Oui, dans la mesure où des revendications identitaires justes en soi ou des réclamations de compensation pour de graves injustices historiques (l’esclavage et le colonialisme notamment) se mêlent aux revendications d’une globalisation plus juste ou différente ou réformée. Je pense que les deux questions doivent rester séparées, même si l’on peut penser de façon légitime que tout est lié, puisque la globalisation actuelle est bien le fruit de la colonisation du monde par l’Europe à partir du XVIe siècle. Mais je pense aussi que nous ne faisons pas assez appel au patrimoine d’éthique économique et sociale que contiennent les deux monothéismes chrétien et musulman et qui est très riche et qui se ressemble, car l’affirmation religieuse identitaire est devenue prépondérante sur le mode fondamentaliste : des soi-disant « valeurs judéo-chrétiennes » étant opposées des deux côtés de la Méditerranée à des dites « valeurs arabo-musulmanes », ce qui confirme à nouveau la thèse fantaisiste de Huntington qui fait diversion aux vrais problèmes.


Vous vous êtes prononcé pour une déconnexion vis-à-vis des grands médias qui sont partout la projection dans le monde du système du pouvoir mondialisé ?
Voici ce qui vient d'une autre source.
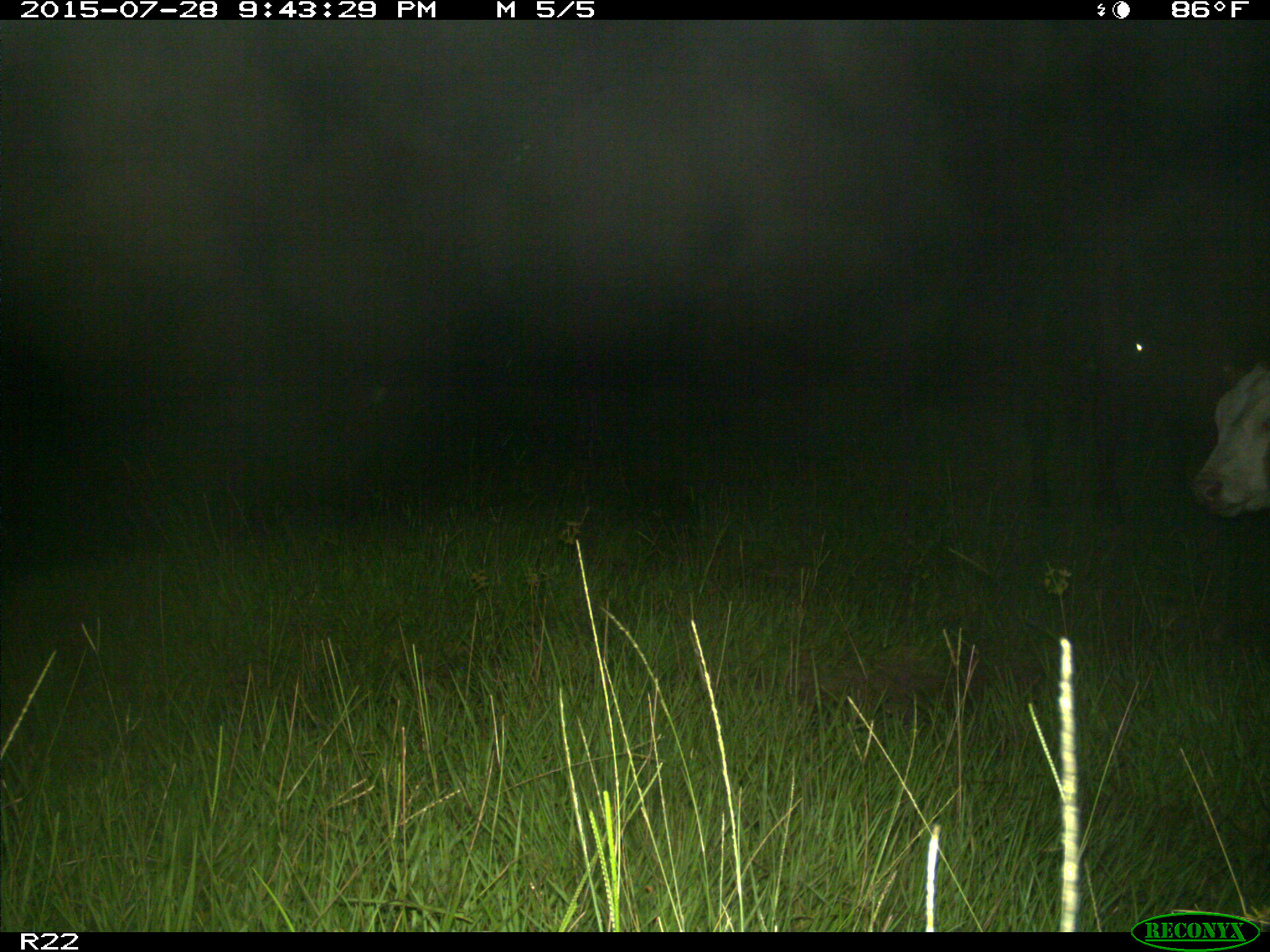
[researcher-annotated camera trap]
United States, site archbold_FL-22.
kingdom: Animalia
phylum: Chordata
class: Mammalia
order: Artiodactyla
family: Bovidae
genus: Bos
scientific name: Bos taurus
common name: domestic cow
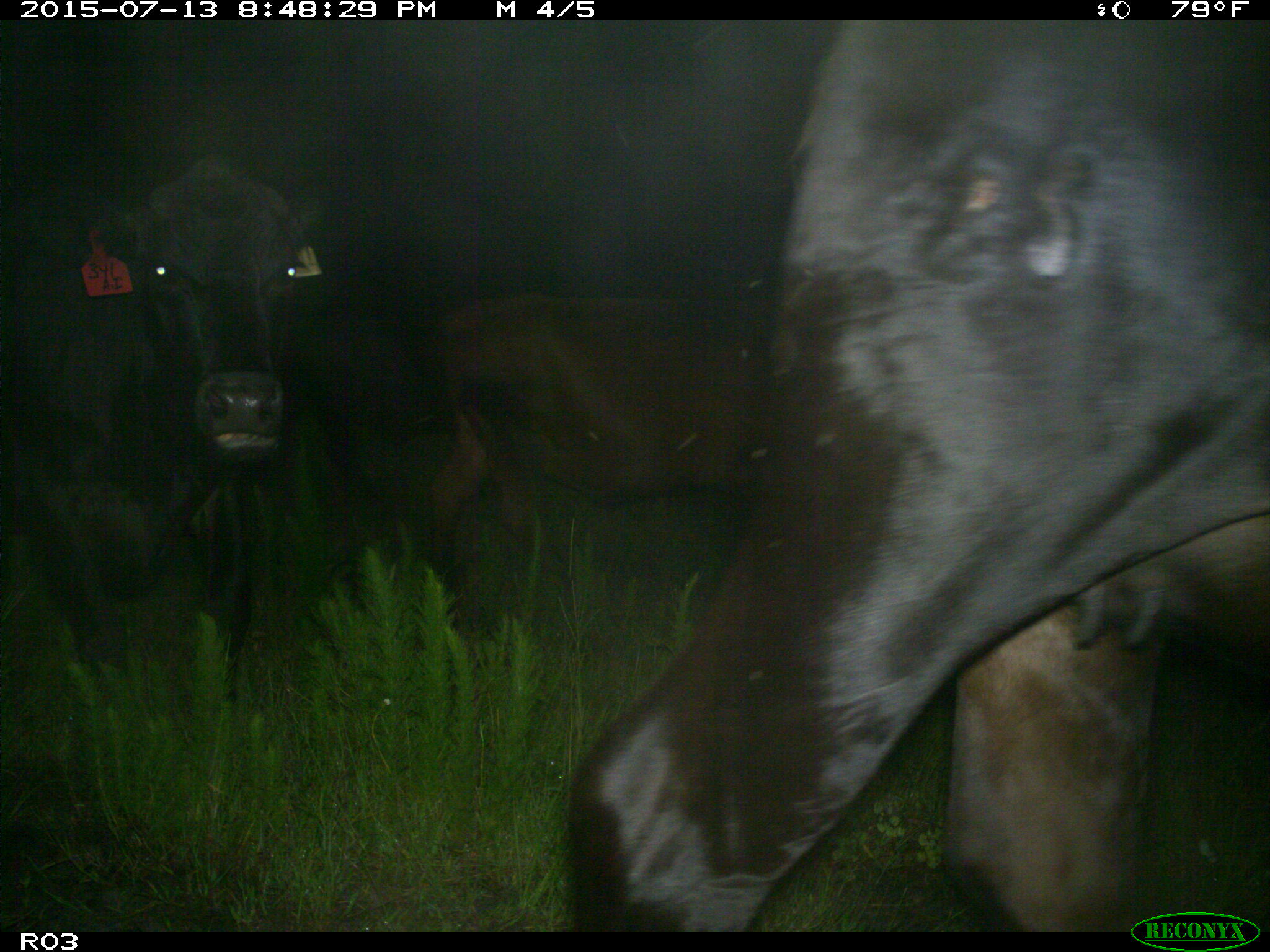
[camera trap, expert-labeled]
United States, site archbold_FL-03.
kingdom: Animalia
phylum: Chordata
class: Mammalia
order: Artiodactyla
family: Bovidae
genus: Bos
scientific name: Bos taurus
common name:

Pas exactement. Mon ouvrage examine toutes les pistes, des plus radicales au plus réformistes, pour mettre des freins à cette nouvelle forme de gouvernement du monde qui provoque tant de bouleversements, de fractures et dislocations. En fait, je plaide pour que nous repensions les cohérences spatiales qui ont été mises à mal partout. Des contrepouvoirs de type démocratique doivent être ancrés dans des réalités spatiales cohérentes et donc il faut examiner quelles sont les déconnexions qui pourraient être progressivement faites de l’économie globalisée et de sa dictature de marché sans bien sûr entraver les progrès techniques et scientifiques. Je passe en revue dans l’ouvrage les balbutiements de nouvelles expériences d’économie solidaire ancrées dans des régions géographiques. Je ne partage pas l’optimisme aveugle du sociologue allemand Ulrich Beck (dans « Pouvoir et contrepouvoirs à l’heure de la mondialisation ») que le mouvement altermondialiste va devenir un contrepouvoir efficace et je partage plus tôt l’inquiétude du philosophe, lui aussi allemand, Jürgen Habermas pour qui, jusqu’ici, les conquêtes démocratiques se sont faites grâce à l’émergence de l’Etat-nation. Le déclin de cette structure sous le coup de la mondialisation doit nous amener à rechercher activement les voies d’un rétablissement de nouvelles cohérences spatiales sur lesquelles bâtir des économies peut être moins riches, mais plus justes et conviviales que ne l’a fait la globalisation telle qu’elle a fonctionné jusqu’ici. Il faut ici cesser d’être dans des querelles dogmatiques et idéologiques dépassées (entre socialisme et capitalisme) pour ouvrir de nouvelles pistes de réflexion et d’action efficace, faisant reculer l’idéologie néolibérale si perverse, et avancer dans une réflexion plus systémique sur les impasses dans lesquelles nous mène la globalisation financière et économique, ainsi que les aberrations de la société de consommation. C’est le but que je me suis donné dans ce livre. Dans ce cadre, ne pas se laisser intoxiquer par ce que nous disent les grands médias au service du nouveau gouvernement du monde est une exigence qui va de soi.